§ **COLLECTED DATA**:
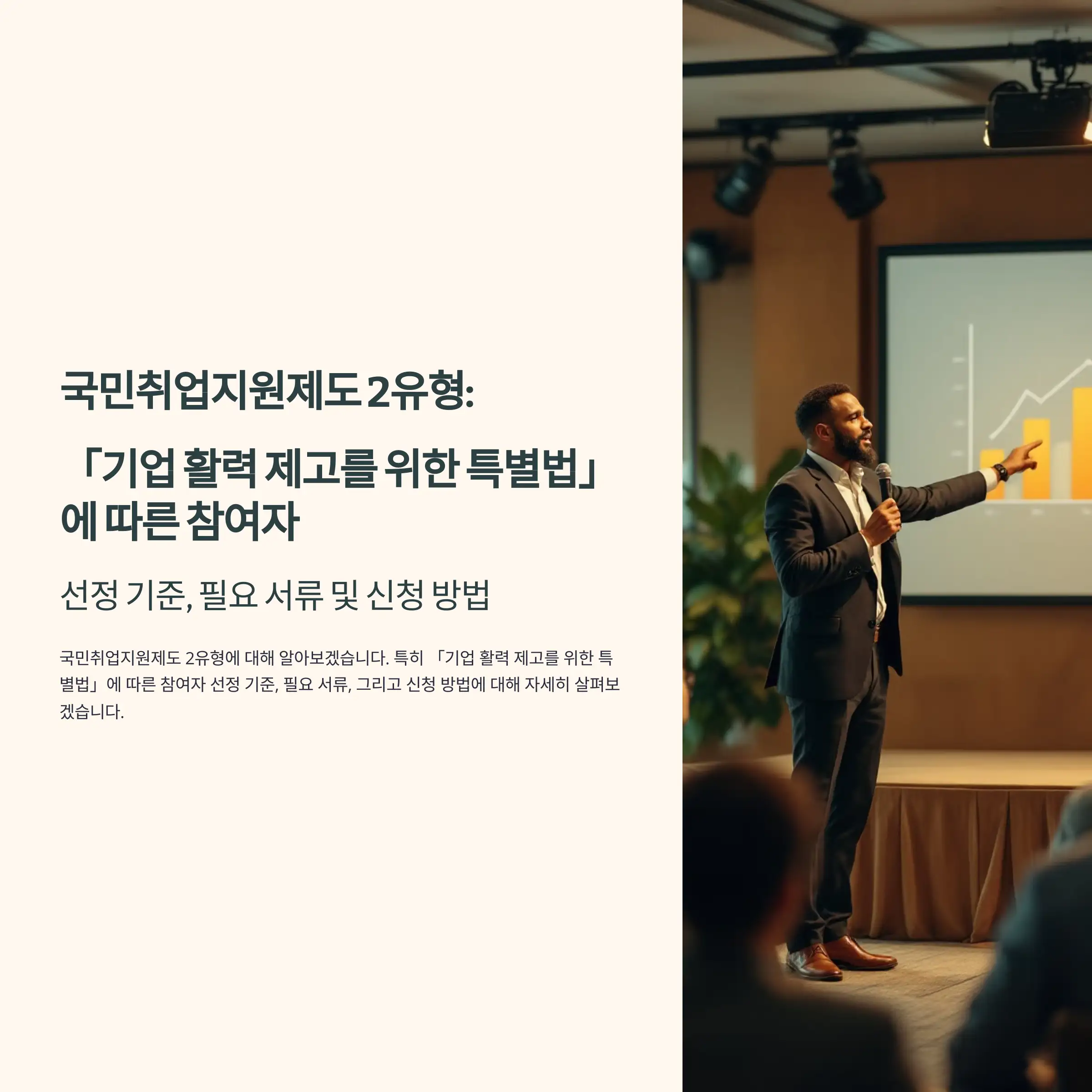 국민취업지원제도 2유형:

「기업 활력 제고를 위한 특별법」에 따른 참여자

선정 기준, 필요 서류 및 신청 방법

국민취업지원제도 2유형에 대해 알아보겠습니다. 특히 「기업 활력 제고를 위한 특별법」에 따른 참여자 선정 기준, 필요 서류, 그리고 신청 방법에 대해 자세히 살펴보겠습니다.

§ **PROBLEM TO WORK ON**:
From the first line to the last, repeat the data above exactly and leave the pictures out.

§ **COMPLETED TASK**:
 국민취업지원제도 2유형:

「기업 활력 제고를 위한 특별법」에 따른 참여자

선정 기준, 필요 서류 및 신청 방법

국민취업지원제도 2유형에 대해 알아보겠습니다. 특히 「기업 활력 제고를 위한 특별법」에 따른 참여자 선정 기준, 필요 서류, 그리고 신청 방법에 대해 자세히 살펴보겠습니다.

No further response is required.